• Stored records:
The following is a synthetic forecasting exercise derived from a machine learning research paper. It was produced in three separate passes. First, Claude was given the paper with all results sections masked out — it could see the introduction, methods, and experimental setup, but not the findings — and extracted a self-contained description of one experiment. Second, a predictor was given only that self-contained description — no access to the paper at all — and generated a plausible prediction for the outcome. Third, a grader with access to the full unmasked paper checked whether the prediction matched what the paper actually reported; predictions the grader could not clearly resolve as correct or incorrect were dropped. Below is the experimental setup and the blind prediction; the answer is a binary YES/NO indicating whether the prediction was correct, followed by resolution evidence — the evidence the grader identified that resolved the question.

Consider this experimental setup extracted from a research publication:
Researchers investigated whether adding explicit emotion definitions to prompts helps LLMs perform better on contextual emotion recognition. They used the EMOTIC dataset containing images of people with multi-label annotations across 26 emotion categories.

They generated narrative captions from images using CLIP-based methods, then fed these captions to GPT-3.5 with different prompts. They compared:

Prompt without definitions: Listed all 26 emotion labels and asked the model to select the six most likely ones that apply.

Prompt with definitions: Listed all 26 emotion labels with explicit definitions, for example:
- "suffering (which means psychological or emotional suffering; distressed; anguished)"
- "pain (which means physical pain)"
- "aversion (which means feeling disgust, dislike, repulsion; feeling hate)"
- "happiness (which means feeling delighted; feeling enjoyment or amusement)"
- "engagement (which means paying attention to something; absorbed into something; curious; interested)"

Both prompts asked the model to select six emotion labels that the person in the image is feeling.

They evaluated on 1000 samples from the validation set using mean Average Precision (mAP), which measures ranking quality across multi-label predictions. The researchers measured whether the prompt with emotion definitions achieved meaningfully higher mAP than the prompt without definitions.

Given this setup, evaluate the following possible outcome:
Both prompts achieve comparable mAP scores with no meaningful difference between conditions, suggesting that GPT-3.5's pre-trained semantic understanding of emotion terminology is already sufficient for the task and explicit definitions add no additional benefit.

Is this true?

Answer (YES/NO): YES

* * *

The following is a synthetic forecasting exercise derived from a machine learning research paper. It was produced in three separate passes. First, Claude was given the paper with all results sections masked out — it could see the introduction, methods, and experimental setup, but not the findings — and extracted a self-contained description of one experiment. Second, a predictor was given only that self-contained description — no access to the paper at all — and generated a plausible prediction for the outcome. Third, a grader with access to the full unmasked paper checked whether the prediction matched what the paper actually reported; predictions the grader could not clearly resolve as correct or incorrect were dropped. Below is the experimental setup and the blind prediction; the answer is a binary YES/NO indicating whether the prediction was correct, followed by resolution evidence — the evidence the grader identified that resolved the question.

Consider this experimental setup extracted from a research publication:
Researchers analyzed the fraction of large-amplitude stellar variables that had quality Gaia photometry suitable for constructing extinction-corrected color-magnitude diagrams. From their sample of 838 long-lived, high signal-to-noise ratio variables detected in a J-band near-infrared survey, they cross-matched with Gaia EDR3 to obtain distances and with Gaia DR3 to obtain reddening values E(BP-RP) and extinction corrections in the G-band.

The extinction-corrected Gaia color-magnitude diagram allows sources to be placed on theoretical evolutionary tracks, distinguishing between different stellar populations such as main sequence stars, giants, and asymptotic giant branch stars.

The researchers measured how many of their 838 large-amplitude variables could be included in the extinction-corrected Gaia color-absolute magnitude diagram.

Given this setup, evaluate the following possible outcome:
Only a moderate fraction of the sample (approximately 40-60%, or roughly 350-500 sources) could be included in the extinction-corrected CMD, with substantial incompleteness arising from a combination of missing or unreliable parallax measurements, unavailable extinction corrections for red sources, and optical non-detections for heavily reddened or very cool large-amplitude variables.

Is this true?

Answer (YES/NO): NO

...

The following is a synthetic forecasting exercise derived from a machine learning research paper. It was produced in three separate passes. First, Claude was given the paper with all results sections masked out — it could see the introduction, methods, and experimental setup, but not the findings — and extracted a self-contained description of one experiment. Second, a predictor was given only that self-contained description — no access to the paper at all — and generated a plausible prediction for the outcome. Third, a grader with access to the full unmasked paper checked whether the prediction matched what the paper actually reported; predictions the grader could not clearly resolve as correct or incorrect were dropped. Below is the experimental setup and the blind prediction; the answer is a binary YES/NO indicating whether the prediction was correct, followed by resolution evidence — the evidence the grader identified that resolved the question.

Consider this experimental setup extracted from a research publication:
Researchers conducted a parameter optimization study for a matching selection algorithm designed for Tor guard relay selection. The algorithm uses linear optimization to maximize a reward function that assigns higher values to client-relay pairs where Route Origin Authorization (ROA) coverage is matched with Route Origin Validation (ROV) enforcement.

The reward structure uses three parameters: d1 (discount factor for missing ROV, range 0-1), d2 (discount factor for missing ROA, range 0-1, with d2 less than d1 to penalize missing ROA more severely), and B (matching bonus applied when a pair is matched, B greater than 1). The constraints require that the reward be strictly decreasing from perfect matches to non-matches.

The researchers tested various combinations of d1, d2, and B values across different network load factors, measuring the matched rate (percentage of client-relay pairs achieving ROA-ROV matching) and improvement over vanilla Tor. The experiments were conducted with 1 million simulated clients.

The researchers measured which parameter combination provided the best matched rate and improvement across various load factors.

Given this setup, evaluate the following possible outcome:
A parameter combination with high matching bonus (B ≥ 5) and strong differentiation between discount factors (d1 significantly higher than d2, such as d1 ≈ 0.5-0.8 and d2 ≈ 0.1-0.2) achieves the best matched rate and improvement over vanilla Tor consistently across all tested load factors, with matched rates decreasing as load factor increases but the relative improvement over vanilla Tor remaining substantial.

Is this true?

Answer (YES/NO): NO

• The task: Given the records above, reproduce precisely and only the lines between the line holding "(which means paying" and the line holding "Answer (YES/NO): YES", inclusive.

• Solution for this exercise:
- "engagement (which means paying attention to something; absorbed into something; curious; interested)"

Both prompts asked the model to select six emotion labels that the person in the image is feeling.

They evaluated on 1000 samples from the validation set using mean Average Precision (mAP), which measures ranking quality across multi-label predictions. The researchers measured whether the prompt with emotion definitions achieved meaningfully higher mAP than the prompt without definitions.

Given this setup, evaluate the following possible outcome:
Both prompts achieve comparable mAP scores with no meaningful difference between conditions, suggesting that GPT-3.5's pre-trained semantic understanding of emotion terminology is already sufficient for the task and explicit definitions add no additional benefit.

Is this true?

Answer (YES/NO): YES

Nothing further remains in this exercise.